What you need to do:
Would you output the lines from the one with "меф Белокуриха" through the last line of the material below, exactly, but without pictures?

Data provided:
──────────
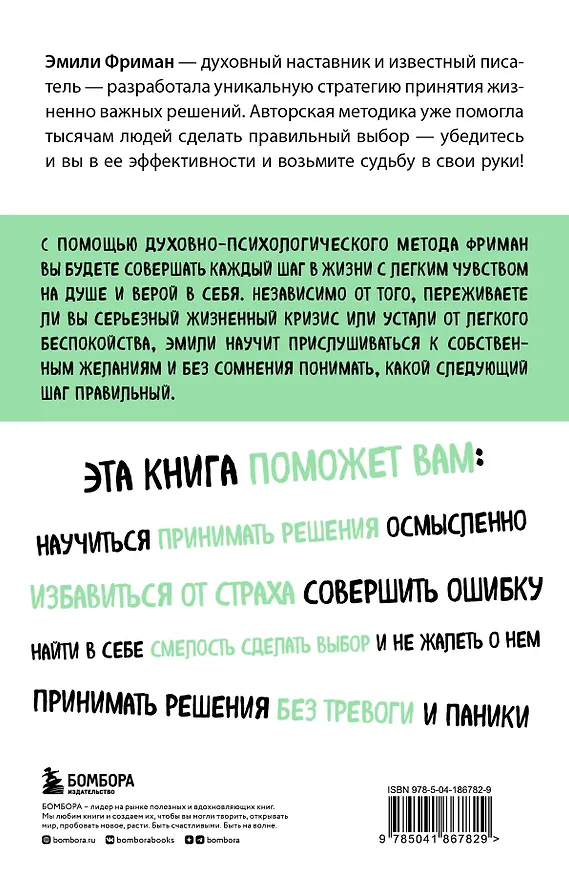 Книга Сила легких шагов. Как принимать верные решения без страха и сомнений (Эмили Фриман) — 2
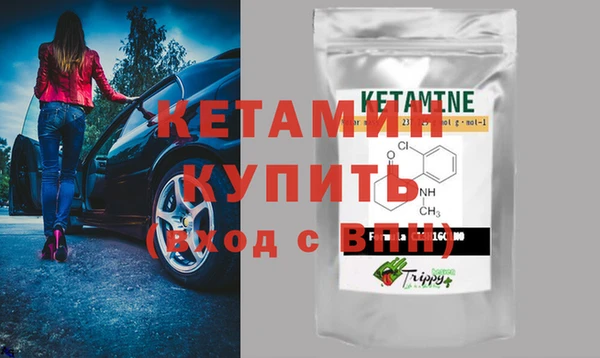 меф Белокуриха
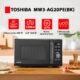 Micro-ondes Toshiba 20 L 3-en-1 avec gril, 5 niveaux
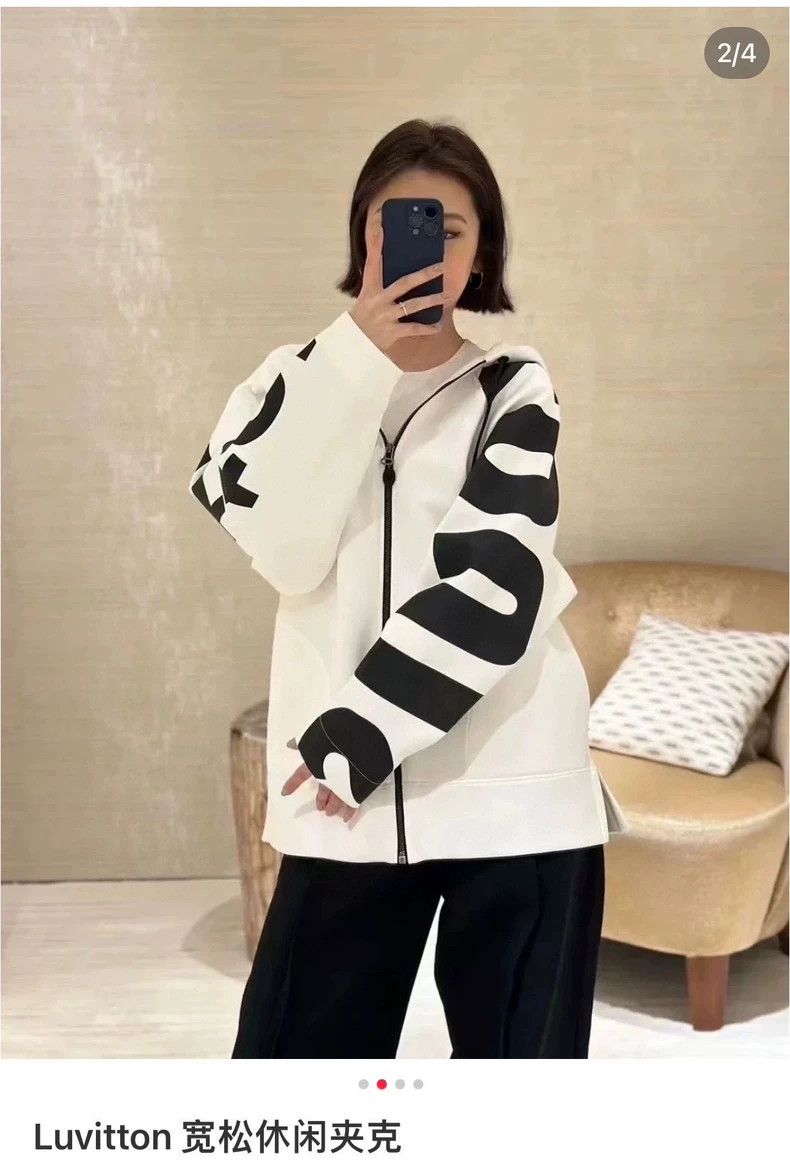 Louis Vuitton Louis Vuitton White jacket 2503-Nextarrow Size US XS / EU 42 / 0 - 8 Thumbnail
──────────
Answer box:
 меф Белокуриха
 Micro-ondes Toshiba 20 L 3-en-1 avec gril, 5 niveaux
 Louis Vuitton Louis Vuitton White jacket 2503-Nextarrow Size US XS / EU 42 / 0 - 8 Thumbnail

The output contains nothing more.